CINCINNATI, OH (FOX19) - Thought your information wasn't stolen in the Equifax breach? You may want to check again.

A FOX19 NOW viewer says he used the Equifax online tool to see if his file was among those stolen by hackers. He got a "no" when he checked several days ago, but then checked again -- and it now says he is one of the victims.

Hopefully by now you've visited to see if your information was among the data stolen by hackers from the credit bureau earlier this year. At least 143 million Americans were hit by this one, with hackers getting names, Social Security numbers, birth dates and more.

But if you checked and got a "no" response from Equifax, you may not be in the clear. CNET tested the Equifax tool by typing in phony names, and random digits, and got some "Yes" responses, and some "No" responses. This is why fraud experts say the safest bet is to assume your data was stolen.

Our advice? Freeze your credit to prevent anyone from opening accounts in your name.

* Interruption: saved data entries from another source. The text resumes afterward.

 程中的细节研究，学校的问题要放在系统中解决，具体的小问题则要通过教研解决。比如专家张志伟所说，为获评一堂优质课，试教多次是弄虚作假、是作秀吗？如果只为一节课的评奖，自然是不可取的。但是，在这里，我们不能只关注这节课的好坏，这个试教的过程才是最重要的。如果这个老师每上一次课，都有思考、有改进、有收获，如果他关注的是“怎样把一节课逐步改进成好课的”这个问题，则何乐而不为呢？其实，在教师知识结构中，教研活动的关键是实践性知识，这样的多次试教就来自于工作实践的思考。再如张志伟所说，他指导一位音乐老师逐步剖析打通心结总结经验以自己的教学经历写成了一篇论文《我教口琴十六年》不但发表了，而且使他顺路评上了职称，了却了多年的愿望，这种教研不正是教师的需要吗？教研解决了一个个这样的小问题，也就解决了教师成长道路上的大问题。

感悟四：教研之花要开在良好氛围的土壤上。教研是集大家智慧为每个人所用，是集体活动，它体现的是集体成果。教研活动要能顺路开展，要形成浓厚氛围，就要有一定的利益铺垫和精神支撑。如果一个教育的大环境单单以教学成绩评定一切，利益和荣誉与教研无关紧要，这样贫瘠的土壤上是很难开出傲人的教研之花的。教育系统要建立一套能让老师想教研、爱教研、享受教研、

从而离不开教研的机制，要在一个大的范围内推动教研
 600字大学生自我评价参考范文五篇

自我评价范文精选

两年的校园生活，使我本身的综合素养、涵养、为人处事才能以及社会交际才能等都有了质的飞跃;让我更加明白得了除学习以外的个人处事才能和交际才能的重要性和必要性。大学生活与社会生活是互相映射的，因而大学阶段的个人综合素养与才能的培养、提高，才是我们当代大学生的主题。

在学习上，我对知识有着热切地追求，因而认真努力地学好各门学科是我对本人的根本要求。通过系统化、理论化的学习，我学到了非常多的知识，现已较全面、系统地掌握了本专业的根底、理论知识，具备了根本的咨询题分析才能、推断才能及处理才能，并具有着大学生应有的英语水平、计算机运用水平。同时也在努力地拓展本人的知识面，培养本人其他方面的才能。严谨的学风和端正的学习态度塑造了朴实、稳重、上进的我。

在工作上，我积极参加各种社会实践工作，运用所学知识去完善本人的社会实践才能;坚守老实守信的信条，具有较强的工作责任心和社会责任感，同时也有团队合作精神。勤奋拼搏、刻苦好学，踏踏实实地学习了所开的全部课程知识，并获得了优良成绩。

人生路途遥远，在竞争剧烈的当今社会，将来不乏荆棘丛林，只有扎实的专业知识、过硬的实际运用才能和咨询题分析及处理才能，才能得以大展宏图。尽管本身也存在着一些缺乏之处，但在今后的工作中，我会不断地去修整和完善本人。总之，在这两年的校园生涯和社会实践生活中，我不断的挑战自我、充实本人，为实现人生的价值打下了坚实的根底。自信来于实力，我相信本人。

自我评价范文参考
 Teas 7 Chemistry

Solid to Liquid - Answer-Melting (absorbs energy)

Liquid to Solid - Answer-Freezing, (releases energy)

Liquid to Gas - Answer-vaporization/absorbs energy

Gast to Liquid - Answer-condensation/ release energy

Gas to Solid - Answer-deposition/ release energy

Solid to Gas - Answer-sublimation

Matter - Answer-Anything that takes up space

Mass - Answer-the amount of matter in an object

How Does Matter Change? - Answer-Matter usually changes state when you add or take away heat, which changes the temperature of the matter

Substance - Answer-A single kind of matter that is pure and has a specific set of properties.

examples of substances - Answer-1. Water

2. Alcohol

Here's what Britt Scearce of the Emery Federal Credit Union had to say:

"This breach is much more severe, in the sense that they got all of your personal information, not just maybe your credit card number that could be canceled, and then reissued on you. They actually got your name, address, social security number, possibly even your driver's license number, they have the ability to perhaps even take over your current accounts, so it's going to be vital that you're actually reading your current statements on the accounts you already have, not just being worried about whether they're going to open up new accounts in your name."

Experts also say thieves may sit on that stolen data until next tax season and use it to file phony tax returns, and collect the refunds.

The Simply Money point: You'll need to file your taxes early next year in order to beat them to the punch.